Fed. R. Evid. 702; see also Nimely v. City of N.Y., 414 F.3d
381, 395 (2d Cir. 2005).
“The Supreme Court in Daubert, 509
U.S. at 597, 113 S. Ct. 2786, made clear that Rule 702 charges
district courts with „the task of ensuring that an expert‟s
testimony both rests on a reliable foundation and is relevant to
the task at hand.‟”
Rieger v. Orlor, Inc., 427 F. Supp. 2d 99,
102 (D. Conn. 2006) (citing See also Nimely, 414 F.3d at 396).
The Second Circuit has articulated four inquiries that a
district court must undertake when determining whether expert
testimony is admissible under Rule 702:
(1) whether the “witness is „qualified as an expert‟ to
testify as to a particular matter,” (2) whether “the
opinion is based upon reliable data and methodology,” (3)

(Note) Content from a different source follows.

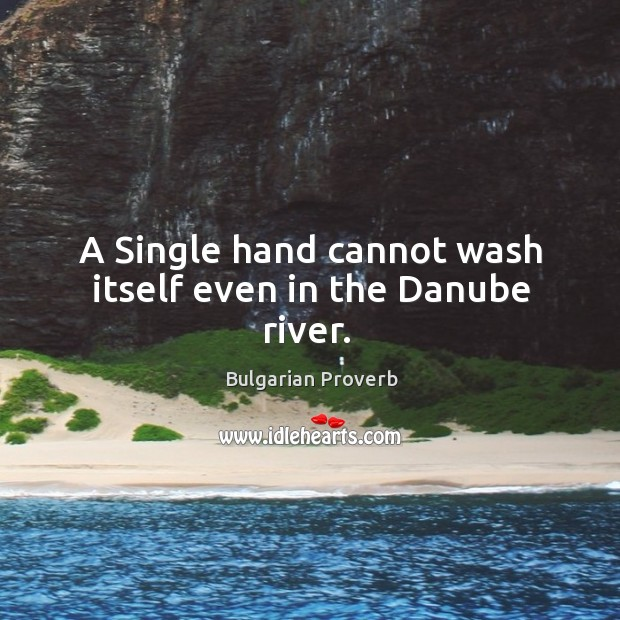 A single hand cannot wash itself even in the danube river. Bulgarian Proverbs Image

whether the expert's testimony on the particular matter is
relevant because it will assist the trier of fact; and (4)
pursuant to Rule 403 whether the testimony's “probative
value is substantially outweighed by the danger of unfair
prejudice, confusion of the issues, or misleading the
jury.”
Glowczenski v. Taser Int'l, Inc., CV04-4052 WDW, 2012 WL 976050,
at *4 (E.D.N.Y. Mar. 22, 2012)(citing Nimely, 414 F.3d at 397;
see also Deutsch v. Novartis Pharm. Corp., 768 F. Supp. 2d 420
(E.D.N.Y. 2011)). “[T]he district court should not admit
4
testimony that is directed solely to lay matters which a jury is
capable of understanding and deciding without an expert‟s help.”
Rieger, 427 F. Supp. 2d at 103 (quoting United States v. Mulder,
273 F.3d 91, 101 (2d Cir. 2001)).
Indeed, “although an expert
may opine on an issue of fact within the jury‟s province, he may
not give testimony stating the ultimate legal conclusions based
on those facts.” Rieger, 427 F. Supp. 2d at 103 (quoting United
States v. Bilzeran, 926 F.2d 1285, 1294 (2d Cir. 1991)).
III. Discussion
Defendant objects to Mr. McNamara‟s proffered expert
testimony on reliability and relevancy grounds.
Defendant
argues that Mr. McNamara‟s proffered testimony is not reliable
because it is not based on any tested human resources theory or
technique.
Defendant also contends that Mr. McNamara‟s proposed
testimony is not helpful because he assumes the truth of
plaintiff‟s allegations, oversteps the bounds of expert
testimony by basing his opinions solely on plaintiff‟s
allegations, and offers legal conclusions, usurping the role of
the jury.
Finally, defendant contends that Mr. McNamara‟s
proffered testimony is unduly prejudicial under Federal Rule of
Evidence 403.
Plaintiff responds that he seeks to utilize Mr.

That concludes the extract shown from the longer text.